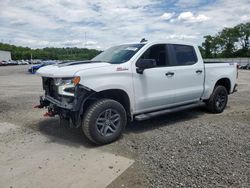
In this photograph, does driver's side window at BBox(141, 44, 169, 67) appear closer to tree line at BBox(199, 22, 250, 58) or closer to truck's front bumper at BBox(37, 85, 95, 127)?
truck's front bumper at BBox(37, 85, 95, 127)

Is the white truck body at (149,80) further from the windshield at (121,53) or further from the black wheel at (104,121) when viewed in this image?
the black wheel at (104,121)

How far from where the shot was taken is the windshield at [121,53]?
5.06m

* * *

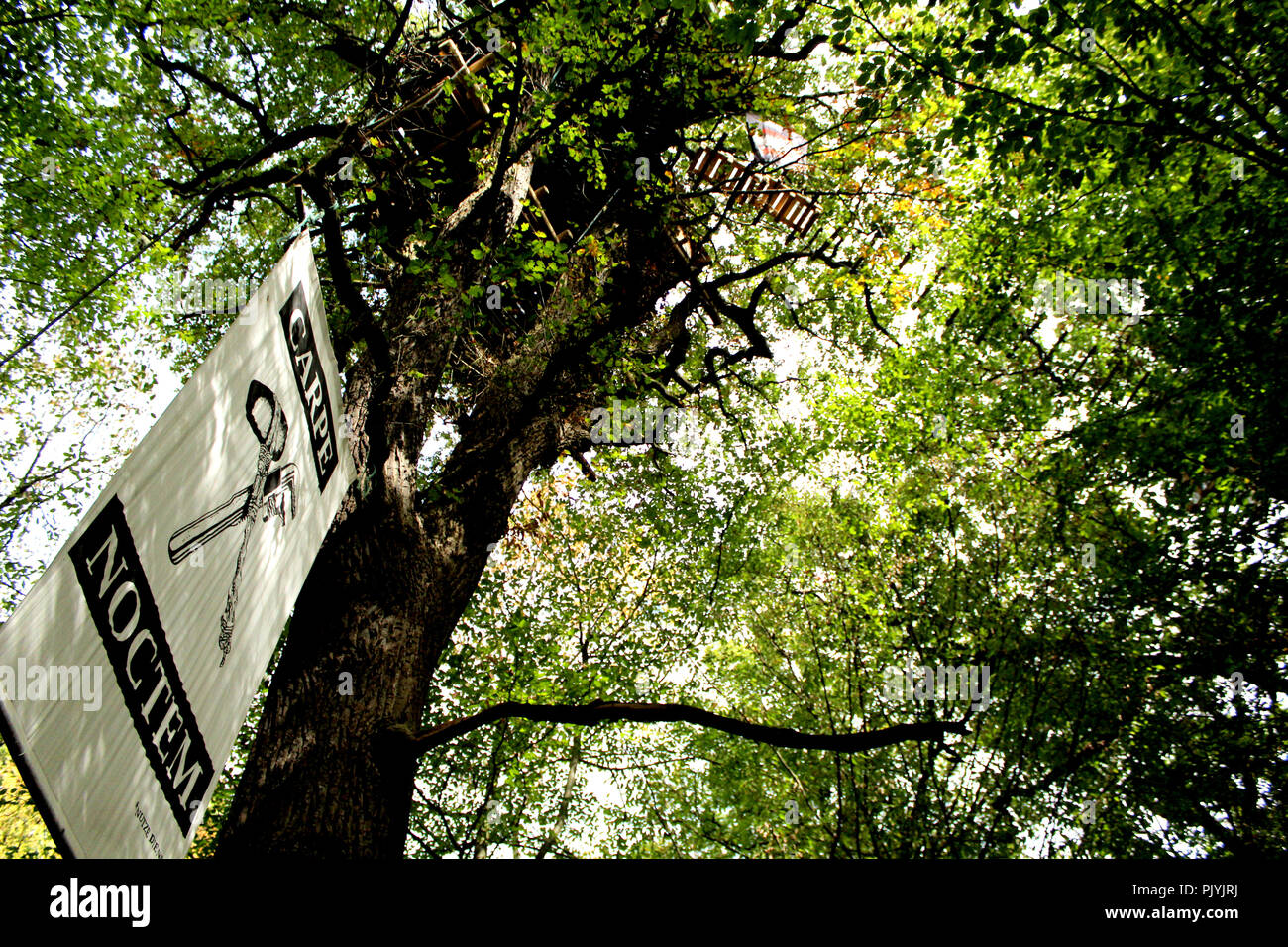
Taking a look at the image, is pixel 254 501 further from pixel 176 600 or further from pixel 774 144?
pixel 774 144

* * *

• _OBJECTIVE_:
Which lines in the items above contain the string "this", with case counting? Copy each of those lines in full.

• _FINAL ANSWER_:
In this photograph, does driver's side window at BBox(141, 44, 169, 67) appear closer to tree line at BBox(199, 22, 250, 58) or closer to truck's front bumper at BBox(37, 85, 95, 127)?
Is the white truck body at (149,80) further from the windshield at (121,53) or further from the black wheel at (104,121) when viewed in this image?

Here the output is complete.